>> Begin Material shown

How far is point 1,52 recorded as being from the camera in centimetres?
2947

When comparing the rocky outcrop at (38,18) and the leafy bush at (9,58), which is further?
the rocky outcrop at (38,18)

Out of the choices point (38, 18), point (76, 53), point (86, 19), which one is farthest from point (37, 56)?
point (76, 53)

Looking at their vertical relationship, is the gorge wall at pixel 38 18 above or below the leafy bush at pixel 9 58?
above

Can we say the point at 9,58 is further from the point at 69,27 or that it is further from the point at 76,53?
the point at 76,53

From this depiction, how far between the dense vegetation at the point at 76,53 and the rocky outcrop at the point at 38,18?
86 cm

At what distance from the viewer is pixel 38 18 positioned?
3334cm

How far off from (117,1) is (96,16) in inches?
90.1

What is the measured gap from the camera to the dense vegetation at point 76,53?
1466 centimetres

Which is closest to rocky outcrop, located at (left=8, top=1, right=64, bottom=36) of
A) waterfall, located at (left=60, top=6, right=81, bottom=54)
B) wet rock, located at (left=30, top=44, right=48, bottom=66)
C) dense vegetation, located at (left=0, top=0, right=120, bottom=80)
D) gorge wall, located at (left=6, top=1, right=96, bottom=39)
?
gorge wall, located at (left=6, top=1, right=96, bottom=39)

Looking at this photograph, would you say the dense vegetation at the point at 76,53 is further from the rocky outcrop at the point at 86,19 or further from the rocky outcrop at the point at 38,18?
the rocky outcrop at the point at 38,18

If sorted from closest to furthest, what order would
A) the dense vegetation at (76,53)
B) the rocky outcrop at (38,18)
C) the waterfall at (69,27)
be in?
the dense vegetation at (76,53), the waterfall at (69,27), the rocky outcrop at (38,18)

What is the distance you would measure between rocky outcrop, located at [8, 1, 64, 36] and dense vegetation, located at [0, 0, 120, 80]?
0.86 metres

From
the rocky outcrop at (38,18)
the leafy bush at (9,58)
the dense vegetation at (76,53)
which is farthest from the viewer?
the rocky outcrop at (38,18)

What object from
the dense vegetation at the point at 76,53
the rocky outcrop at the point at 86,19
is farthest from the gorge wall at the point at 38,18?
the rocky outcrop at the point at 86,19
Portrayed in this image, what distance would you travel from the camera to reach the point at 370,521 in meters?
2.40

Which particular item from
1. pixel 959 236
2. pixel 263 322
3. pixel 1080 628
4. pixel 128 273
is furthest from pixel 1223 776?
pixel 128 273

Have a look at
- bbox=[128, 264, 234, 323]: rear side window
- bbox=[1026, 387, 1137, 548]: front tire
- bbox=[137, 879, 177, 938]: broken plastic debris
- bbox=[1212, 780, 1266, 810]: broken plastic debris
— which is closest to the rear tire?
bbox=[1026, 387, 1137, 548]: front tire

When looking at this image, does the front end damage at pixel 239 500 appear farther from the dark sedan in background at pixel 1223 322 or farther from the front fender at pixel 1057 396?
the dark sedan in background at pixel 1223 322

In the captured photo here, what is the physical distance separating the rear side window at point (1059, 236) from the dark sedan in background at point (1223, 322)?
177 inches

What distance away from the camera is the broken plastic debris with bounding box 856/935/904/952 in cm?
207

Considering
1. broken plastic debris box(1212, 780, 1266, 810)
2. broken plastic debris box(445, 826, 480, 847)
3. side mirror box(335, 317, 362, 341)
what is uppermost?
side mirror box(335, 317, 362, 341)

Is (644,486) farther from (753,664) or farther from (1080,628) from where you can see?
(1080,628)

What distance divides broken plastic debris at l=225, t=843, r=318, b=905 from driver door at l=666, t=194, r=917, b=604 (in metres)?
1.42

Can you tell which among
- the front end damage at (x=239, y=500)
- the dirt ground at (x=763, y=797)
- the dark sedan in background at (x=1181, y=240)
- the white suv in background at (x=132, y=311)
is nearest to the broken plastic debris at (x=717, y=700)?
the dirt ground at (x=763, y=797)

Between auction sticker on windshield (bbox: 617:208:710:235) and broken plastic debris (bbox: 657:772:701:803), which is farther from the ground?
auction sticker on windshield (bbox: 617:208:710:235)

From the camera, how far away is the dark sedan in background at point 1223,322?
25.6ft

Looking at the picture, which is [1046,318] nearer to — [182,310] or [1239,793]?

>> End Material shown

Problem: Copy out the part of the records above that opens with the line containing "Looking at their" and closes with the line containing "0.86 metres", keeping every line unchanged.

Result for this exercise:
Looking at their vertical relationship, is the gorge wall at pixel 38 18 above or below the leafy bush at pixel 9 58?
above

Can we say the point at 9,58 is further from the point at 69,27 or that it is further from the point at 76,53?
the point at 76,53

From this depiction, how far between the dense vegetation at the point at 76,53 and the rocky outcrop at the point at 38,18?
86 cm

At what distance from the viewer is pixel 38 18 positioned?
3334cm

How far off from (117,1) is (96,16) in inches?
90.1

What is the measured gap from the camera to the dense vegetation at point 76,53?
1466 centimetres

Which is closest to rocky outcrop, located at (left=8, top=1, right=64, bottom=36) of
A) waterfall, located at (left=60, top=6, right=81, bottom=54)
B) wet rock, located at (left=30, top=44, right=48, bottom=66)
C) dense vegetation, located at (left=0, top=0, right=120, bottom=80)
D) gorge wall, located at (left=6, top=1, right=96, bottom=39)
?
gorge wall, located at (left=6, top=1, right=96, bottom=39)

Looking at this photograph, would you say the dense vegetation at the point at 76,53 is further from the rocky outcrop at the point at 86,19 or further from the rocky outcrop at the point at 38,18?
the rocky outcrop at the point at 38,18

If sorted from closest to furthest, what order would
A) the dense vegetation at (76,53)
B) the rocky outcrop at (38,18)
C) the waterfall at (69,27)
be in?
the dense vegetation at (76,53), the waterfall at (69,27), the rocky outcrop at (38,18)

What is the distance you would measure between rocky outcrop, located at [8, 1, 64, 36] and dense vegetation, located at [0, 0, 120, 80]?
0.86 metres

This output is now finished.